Third Is Good Enough for Huntsman
Jon Huntsman said a third place finish in New Hampshire is good enough to give him a "ticket to ride" to the next primary in South Carolina. That's an interesting position for Huntsman, who many consider to be the most liberal candidate in the Republican bunch.
Huntsman poured basically his entire campaign effort into New Hampshire and only got to third. Why go forward? The short-term answer is that despite his third-place finish, Huntsman, the former governor of Utah who most recently was President Obama's ambassador to China, is riding out the end of a wave that lifted him up from the very bottom of the polls.
The real answer might be more ambitious: Huntsman, 51, might be thinking that he has a shot at winning the White House in four or eight years. South Carolina's primary will be followed closely by the contest in Florida, where Huntsman has a chance to do well - in 2016 or 2020.

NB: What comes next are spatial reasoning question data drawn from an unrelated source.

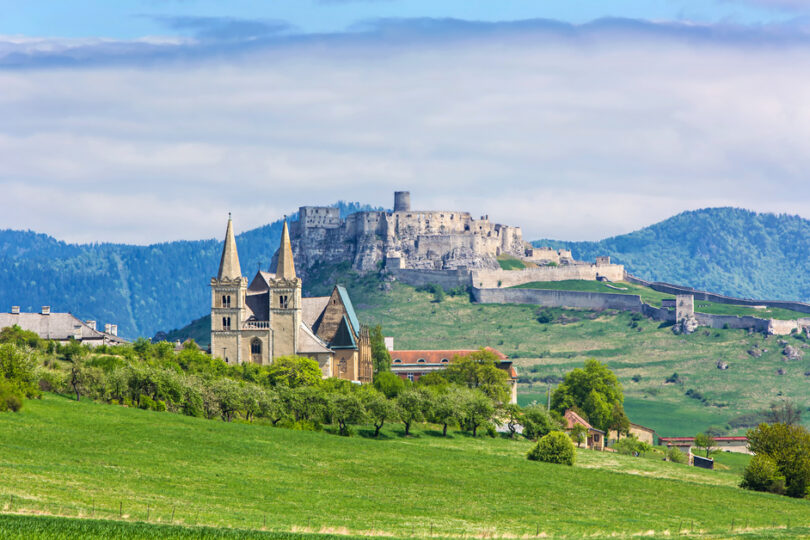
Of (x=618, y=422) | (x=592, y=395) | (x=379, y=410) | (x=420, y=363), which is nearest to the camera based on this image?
(x=379, y=410)

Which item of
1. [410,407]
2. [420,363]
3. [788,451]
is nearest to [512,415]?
[410,407]

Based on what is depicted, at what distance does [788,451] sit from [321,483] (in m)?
32.8

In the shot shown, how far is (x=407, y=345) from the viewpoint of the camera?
170000 millimetres

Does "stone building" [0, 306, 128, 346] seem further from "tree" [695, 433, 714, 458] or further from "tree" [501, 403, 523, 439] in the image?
"tree" [695, 433, 714, 458]

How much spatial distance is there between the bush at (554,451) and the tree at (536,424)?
15277mm

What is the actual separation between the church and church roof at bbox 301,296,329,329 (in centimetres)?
142

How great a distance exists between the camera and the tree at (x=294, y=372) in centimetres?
9119

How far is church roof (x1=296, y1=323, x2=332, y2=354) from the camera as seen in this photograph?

As Mitt Romney will tell you, running for president can take years. In 2008, Romney bowed out of the primary to back John McCain - not exactly his best friend - to be at his disposal while he built relationships with key leaders in early primary states. Huntsman, who was the governor of Utah for four years, can find himself in the same situation as Romney was, provided that he is diplomatic (shouldn't be hard for a former ambassador) and exit the race as soon as Romney becomes the inevitable nominee.
"His name is going to come up next time, undoubtedly," said Quin Monson, a political science professor at Brigham Young University. "I think the key for Huntsman is to go out with dignity, and that might mean competing a couple more times … to not say or do anything at this point that alienates the people that are left."
Huntsman was the only candidate in the Republican field not to be swept to the forefront by Republican voters who couldn't make up their mind about choosing a conservative alternative to Romney - because Huntsman didn't run as a conservative, but rather as a moderate alternative. But he never made a gaffe or a statement that brought about disastrous press, and he didn't draw the ire of the other half-dozen candidates.
There simply wasn't room in the Republican field for another Mitt Romney - a rich, moderate, establishment Mormon with gray temples and ties to Democrats.
"He just picked the wrong time to jump in," said Matt Bennett, the communications director for Wesley Clark's 2004 campaign who now works for Third Way, a group that promotes centrist compromise. "You can't say he made any glaring mistakes because he never had enough oxygen to cause a fire."
In a speech to supporters Tuesday night, which carried the air of a victory speech, Huntsman proclaimed that he's "in the hunt" and that "third place is a ticket to ride." He also said in a TV interview that his campaign is in a "strong, comfortable, confident position."
Huntsman won only 17 percent of the vote in New Hampshire, significantly trailing Romney and Ron Paul. He wasn't the Rick Santorum of the Granite State - in other words, despite putting his focus solely on the one state, meeting people one at a time, he's unlikely to earn a place in Wednesday morning's headlines.
"It's just unfortunate that he's at the point now where he can't beat expectations," Monson said.